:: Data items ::

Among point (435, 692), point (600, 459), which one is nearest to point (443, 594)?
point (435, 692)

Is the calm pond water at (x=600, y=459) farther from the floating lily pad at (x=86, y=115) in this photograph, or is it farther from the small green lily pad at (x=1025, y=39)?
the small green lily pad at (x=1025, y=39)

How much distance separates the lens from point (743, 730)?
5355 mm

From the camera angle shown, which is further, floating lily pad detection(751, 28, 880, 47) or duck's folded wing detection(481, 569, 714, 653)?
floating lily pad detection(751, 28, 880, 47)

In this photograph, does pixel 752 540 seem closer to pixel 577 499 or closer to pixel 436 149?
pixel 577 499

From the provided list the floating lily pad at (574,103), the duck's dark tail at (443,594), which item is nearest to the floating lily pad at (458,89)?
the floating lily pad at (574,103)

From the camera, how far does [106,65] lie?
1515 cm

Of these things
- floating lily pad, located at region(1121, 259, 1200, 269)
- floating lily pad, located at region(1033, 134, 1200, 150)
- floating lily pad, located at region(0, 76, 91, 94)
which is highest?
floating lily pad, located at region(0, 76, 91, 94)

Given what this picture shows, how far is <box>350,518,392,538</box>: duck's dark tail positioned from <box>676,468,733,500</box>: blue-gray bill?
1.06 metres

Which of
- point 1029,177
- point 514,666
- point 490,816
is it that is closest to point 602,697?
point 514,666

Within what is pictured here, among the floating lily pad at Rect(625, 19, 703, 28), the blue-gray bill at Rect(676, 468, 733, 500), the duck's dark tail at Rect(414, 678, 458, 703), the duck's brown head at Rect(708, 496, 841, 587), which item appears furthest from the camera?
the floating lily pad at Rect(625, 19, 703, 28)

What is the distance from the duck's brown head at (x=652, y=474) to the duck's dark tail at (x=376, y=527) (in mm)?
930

:: GOAL ::
Copy out the data items above word for word, from the first line to the last.

:: TASK OUTPUT ::
Among point (435, 692), point (600, 459), which one is nearest to point (443, 594)?
point (435, 692)

Is the calm pond water at (x=600, y=459) farther from the floating lily pad at (x=86, y=115) in this photograph, or is it farther from the small green lily pad at (x=1025, y=39)?
the small green lily pad at (x=1025, y=39)

How much distance separates the lens from point (743, 730)?
5355 mm

From the camera angle shown, which is further, floating lily pad detection(751, 28, 880, 47) or duck's folded wing detection(481, 569, 714, 653)?
floating lily pad detection(751, 28, 880, 47)

In this photograph, does pixel 752 540 seem closer to pixel 577 499 or closer to pixel 436 149?
pixel 577 499

From the provided list the floating lily pad at (574,103), the duck's dark tail at (443,594), which item is nearest to the floating lily pad at (458,89)?
the floating lily pad at (574,103)

From the camera, how far does [106,65] lie?
1515 cm

Of these things
- floating lily pad, located at region(1121, 259, 1200, 269)
- floating lily pad, located at region(1033, 134, 1200, 150)
- floating lily pad, located at region(0, 76, 91, 94)
which is highest?
floating lily pad, located at region(0, 76, 91, 94)

Given what this picture shows, how far is <box>350,518,392,538</box>: duck's dark tail positioned from <box>676,468,733,500</box>: blue-gray bill?
1.06 metres

Which of
- point 1029,177
- point 514,666
- point 490,816
is it that is closest to point 602,697?
point 514,666

Within what is pictured here, among the floating lily pad at Rect(625, 19, 703, 28), the blue-gray bill at Rect(676, 468, 733, 500), the duck's dark tail at Rect(414, 678, 458, 703), the duck's brown head at Rect(708, 496, 841, 587), which item appears furthest from the camera?
the floating lily pad at Rect(625, 19, 703, 28)

What is the distance from the duck's brown head at (x=652, y=474) to the duck's dark tail at (x=376, y=527) (in mm)?
930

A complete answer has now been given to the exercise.